I have received a cash gift of 100k and a property that has been valued at 250k, bringing me over the threshold of 335k (individual yearly gift allowance of 3k per parent accounted for). I intend to send back 15k prior to the completion of my tax return

Is it possible to arrange the transfer as a part-gift and part-loan?
A gift of 150k of the property equity, and a loan of 100k (at current deposit account interest rate of 0%). Then using the yearly gift allowance to bring the loan down by 6k per year without making any repayments.

This brings me below the 335k CAT allowance for the future, without the need to repay the 15k this year. Is this possible or is there anything I could have missed?

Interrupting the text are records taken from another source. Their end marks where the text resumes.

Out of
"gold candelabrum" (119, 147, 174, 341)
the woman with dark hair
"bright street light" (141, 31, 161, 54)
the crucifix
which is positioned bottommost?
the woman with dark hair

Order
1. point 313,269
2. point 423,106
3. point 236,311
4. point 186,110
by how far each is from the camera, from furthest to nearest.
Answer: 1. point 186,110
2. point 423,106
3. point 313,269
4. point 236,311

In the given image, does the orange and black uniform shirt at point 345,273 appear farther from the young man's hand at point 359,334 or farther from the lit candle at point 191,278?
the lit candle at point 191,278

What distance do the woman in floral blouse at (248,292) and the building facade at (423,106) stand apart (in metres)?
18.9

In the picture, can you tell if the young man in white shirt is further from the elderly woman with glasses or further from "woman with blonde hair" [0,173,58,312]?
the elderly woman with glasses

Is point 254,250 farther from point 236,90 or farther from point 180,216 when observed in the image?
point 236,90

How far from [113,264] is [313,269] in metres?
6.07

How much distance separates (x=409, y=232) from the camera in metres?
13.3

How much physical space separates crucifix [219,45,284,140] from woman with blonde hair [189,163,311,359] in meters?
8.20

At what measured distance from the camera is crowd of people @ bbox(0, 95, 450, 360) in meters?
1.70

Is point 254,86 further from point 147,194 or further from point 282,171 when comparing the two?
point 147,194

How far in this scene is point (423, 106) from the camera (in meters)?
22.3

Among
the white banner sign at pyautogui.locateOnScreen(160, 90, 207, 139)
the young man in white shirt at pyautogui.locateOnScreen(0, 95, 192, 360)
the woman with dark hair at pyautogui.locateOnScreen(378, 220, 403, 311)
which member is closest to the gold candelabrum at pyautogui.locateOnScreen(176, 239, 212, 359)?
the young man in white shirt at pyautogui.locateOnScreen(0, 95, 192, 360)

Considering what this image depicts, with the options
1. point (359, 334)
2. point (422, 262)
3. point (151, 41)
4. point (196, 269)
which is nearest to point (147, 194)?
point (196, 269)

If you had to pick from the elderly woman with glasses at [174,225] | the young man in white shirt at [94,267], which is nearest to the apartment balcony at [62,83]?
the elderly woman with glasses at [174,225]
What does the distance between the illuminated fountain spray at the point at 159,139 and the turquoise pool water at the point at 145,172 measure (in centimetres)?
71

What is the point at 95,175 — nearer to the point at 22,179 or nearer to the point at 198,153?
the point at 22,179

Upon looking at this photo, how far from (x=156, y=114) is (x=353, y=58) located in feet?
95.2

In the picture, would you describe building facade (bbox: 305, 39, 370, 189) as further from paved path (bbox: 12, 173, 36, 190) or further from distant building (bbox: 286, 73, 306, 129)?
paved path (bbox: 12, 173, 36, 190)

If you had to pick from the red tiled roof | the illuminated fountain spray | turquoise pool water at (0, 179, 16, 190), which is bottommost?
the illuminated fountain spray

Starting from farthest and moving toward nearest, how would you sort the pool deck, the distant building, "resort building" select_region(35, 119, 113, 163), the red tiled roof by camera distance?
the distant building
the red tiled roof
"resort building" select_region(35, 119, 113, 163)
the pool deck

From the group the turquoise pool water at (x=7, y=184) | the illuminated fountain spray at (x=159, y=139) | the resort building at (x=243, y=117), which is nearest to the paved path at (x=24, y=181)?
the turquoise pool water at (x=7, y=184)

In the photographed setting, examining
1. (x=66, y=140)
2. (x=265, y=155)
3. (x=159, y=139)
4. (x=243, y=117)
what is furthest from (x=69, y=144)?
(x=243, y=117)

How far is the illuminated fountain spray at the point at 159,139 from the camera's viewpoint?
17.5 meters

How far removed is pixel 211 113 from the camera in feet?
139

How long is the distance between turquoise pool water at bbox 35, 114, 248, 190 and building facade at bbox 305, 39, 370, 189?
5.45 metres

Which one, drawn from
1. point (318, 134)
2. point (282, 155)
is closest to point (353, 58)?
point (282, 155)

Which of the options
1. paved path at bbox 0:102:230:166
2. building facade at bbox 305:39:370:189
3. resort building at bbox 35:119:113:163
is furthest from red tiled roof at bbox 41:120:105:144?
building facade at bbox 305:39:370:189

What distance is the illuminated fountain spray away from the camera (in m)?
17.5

Please let me know if you require any further information,
Thanks, Joe.
 
Hi Joe.

‘No’ is the short answer, because that would be tax fraud.

In your own words, you received a gift, so retrospectively recharacterising it as a loan is sailing too close to the wind.

Gordon
 
Hi Joe.

‘No’ is the short answer, because that would be tax fraud.

In your own words, you received a gift, so retrospectively recharacterising it as a loan is sailing too close to the wind.

Gordon
5k tax on 350k gift is way to much tax to pay in a modern country for all the free services we receive!!!
 
Hi Joe.

‘No’ is the short answer, because that would be tax fraud.

In your own words, you received a gift, so retrospectively recharacterising it as a loan is sailing too close to the wind.

Gordon
Hi Gordon,

Thanks for the reply, I just have a follow on query.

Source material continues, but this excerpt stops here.